CBS Treats Eugenic Dating as Advancement

CBS Treats Eugenic Dating as Advancement December 10, 2019

A sad woman in a dating relationship
A sad woman in a dating relationship (CC0 KaLisa Veer on Unsplash)

This week, the CBS News Program, 60 Minutes featured a report on George Church, a cutting edge genetic scientist. Some of the things he mentioned seemed good but others seemed to be eugenic and only obtainable by unethical means. Let me cite that section of the report and give some reflection.

60 Minutes on Eugenic Dating

Here’s the important dialogue (the article seems to be a transcript from the show):

Church is a role model for the next generation. He has co-founded more than 35 startups. Recently, investors put $100 million into the pig organ work. Another Church startup is a dating app that compares DNA and screens out matches that would result in a child with an inherited disease.

George Church: You wouldn’t find out who you’re not compatible with. You’ll just find out who you are compatible with.

Scott Pelley [interviewer]: You’re suggesting that if everyone has their genome sequenced and the correct matches are made, that all of these diseases could be eliminated?

George Church: Right. It’s 7,000 diseases. It’s about 5% of the population. It’s about a trillion dollars a year, worldwide.

Church sees one of his own genetic differences as an advantage. Narcolepsy lulls him several times a day. But he wakes, still in the conversation, often, discovering inspiration in his twilight zone.

Scott Pelley: If somebody had sequenced your genome some years ago, you might not have made the grade in some way.

George Church: I mean, that’s true.
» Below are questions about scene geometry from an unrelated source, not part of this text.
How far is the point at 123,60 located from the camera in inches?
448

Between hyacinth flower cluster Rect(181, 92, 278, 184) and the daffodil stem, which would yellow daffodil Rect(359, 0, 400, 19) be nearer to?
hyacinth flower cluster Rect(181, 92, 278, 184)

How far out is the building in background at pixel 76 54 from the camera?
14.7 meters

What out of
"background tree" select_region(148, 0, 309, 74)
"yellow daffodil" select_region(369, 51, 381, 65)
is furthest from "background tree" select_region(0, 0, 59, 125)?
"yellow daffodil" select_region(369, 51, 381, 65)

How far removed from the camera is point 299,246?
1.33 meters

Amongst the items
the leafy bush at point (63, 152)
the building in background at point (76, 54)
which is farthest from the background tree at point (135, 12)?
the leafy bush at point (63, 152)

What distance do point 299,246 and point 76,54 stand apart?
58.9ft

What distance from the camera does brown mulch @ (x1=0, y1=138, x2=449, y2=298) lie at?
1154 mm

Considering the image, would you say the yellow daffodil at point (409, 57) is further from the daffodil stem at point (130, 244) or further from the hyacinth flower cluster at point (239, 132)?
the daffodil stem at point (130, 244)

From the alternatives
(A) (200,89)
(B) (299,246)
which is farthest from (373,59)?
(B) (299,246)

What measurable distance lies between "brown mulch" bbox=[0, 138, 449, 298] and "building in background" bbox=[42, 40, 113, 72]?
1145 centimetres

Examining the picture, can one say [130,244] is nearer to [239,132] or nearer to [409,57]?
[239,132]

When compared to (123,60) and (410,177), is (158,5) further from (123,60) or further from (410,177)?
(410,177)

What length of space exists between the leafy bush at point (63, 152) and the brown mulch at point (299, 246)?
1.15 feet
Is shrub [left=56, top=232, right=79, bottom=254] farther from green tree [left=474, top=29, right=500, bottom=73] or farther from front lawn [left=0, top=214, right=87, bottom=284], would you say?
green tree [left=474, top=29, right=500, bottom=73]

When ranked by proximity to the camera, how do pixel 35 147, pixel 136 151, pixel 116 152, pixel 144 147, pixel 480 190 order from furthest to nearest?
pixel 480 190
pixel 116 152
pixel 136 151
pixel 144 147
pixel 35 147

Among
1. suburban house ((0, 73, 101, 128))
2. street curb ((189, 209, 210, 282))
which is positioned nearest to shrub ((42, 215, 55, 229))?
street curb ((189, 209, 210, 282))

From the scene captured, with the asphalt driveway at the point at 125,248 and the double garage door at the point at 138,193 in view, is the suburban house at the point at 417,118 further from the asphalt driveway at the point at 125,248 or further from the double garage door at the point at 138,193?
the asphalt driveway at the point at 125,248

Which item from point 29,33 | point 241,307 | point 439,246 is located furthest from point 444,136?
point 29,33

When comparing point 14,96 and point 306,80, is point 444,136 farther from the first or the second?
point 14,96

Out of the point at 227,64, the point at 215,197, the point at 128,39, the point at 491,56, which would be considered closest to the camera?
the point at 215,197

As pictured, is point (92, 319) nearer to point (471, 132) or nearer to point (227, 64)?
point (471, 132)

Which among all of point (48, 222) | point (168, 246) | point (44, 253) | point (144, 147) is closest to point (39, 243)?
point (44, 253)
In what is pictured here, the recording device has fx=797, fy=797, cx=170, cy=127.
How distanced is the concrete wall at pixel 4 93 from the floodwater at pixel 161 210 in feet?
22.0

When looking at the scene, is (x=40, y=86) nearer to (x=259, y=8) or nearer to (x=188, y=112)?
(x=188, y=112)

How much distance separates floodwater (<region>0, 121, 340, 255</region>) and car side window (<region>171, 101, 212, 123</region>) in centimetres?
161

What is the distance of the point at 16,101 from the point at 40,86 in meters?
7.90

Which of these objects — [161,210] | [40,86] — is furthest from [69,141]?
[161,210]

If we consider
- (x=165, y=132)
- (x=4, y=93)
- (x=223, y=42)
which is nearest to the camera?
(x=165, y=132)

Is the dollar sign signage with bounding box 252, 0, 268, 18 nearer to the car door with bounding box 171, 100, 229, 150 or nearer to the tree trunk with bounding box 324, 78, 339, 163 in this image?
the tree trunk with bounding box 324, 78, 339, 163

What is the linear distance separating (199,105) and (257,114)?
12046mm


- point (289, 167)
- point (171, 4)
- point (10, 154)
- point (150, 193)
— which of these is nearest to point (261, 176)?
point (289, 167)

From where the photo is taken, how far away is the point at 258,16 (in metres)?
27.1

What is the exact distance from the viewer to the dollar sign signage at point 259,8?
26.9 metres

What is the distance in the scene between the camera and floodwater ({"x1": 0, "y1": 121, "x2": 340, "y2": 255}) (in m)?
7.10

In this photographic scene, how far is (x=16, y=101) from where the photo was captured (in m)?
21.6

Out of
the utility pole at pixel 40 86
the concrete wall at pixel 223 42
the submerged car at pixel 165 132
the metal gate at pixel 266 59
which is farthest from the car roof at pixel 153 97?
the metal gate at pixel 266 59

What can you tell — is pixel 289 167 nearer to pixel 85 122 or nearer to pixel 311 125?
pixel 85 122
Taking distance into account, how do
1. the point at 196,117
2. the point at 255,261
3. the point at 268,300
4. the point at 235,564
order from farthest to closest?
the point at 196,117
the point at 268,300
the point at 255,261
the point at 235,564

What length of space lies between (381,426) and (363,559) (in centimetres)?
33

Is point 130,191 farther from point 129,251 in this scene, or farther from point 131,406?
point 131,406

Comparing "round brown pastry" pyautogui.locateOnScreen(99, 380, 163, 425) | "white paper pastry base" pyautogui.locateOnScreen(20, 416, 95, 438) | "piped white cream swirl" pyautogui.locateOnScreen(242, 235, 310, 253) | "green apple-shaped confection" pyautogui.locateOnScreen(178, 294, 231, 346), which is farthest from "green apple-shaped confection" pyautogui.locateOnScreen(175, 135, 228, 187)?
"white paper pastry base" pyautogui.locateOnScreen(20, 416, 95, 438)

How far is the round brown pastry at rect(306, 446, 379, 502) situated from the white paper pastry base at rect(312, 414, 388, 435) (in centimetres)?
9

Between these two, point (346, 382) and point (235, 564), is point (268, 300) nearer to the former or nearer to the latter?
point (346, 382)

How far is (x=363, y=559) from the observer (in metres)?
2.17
I would hope that society sees the benefit of diversity not just ancestral diversity, but in our abilities. There’s no perfect person.

Despite imperfection, Church has co-authored 527 scientific papers and holds more than 50 patents. Proof that great minds do not think alike.

Analysis of Eugenic Dating

A little science first. Many damaging genetic disorders are recessive so a child needs to receive a copy of the same allele (genetic variant) from each parent. If these conditions are rare, there are far more carries with one copy than people who express the genetic issue. (For example, about 2% of people – 1 in 50.5 – are carriers for a genetic condition that only affects 1 in 10,000.) Most of us are probably a carrier for at least one recessive condition: as noted above there are 7,000 different ones. Even if both parents are carriers, only 1/4 children will have the condition (2/4 will be carriers and 1/4 will be neither). Some genetic conditions are dominant but in such a case, the parent with the genetic variant would have the condition so genetic testing would not reveal what wasn’t already known.

An interesting part of the dialogue is when the interviewer asks if “all of these diseases could be eliminated?” Church responds that they can be. However, this is unlikely for two reasons. First, as most of us have at least one recessive allele, we’ll pass that on to half our children and thus it will still be present. If we wanted to eliminate these completely through eugenic dating, it would require all people to use this type of service for a few hundred years. Even then, it is likely that we would never eliminate these recessive alleles unless we restricted the reproduction of those with recessive alleles. Second, the only ways to ensure these recessive alleles were eliminated would be immoral. This could be achieved by selectively aborting babies who had these alleles: either pre-implantation with IVF or after natural conception. It could also be done by sterilizing those with recessive alleles associated with genetic issues. (On top of the immortality of these methods, unless we focused on only one or two alleles – not the 7,000 mentioned – we would end up aborting or sterilizing the majority of the population.)

People have the human right to marry who they want so long as they are able to marry. There are certain obstacles to marriage, but other than already being married, these are few and far between. We can’t tell people not to date because they have a certain genetic allele. The doctor noted that a person will find out who are they compatible with, not incompatible. However, If you and someone else does it and you don’t match, you would be aware you are incompatible.

I find it kind of ironic that such a doctor has narcolepsy and admits he might have trouble with such a system. He hopes, “society sees the benefit of diversity… in our abilities,” however, making a system like this tends to focus on the negative and not embrace such diversity.

We should be wary of any dating that tries to match people with genes as it likely ends in eugenic dating.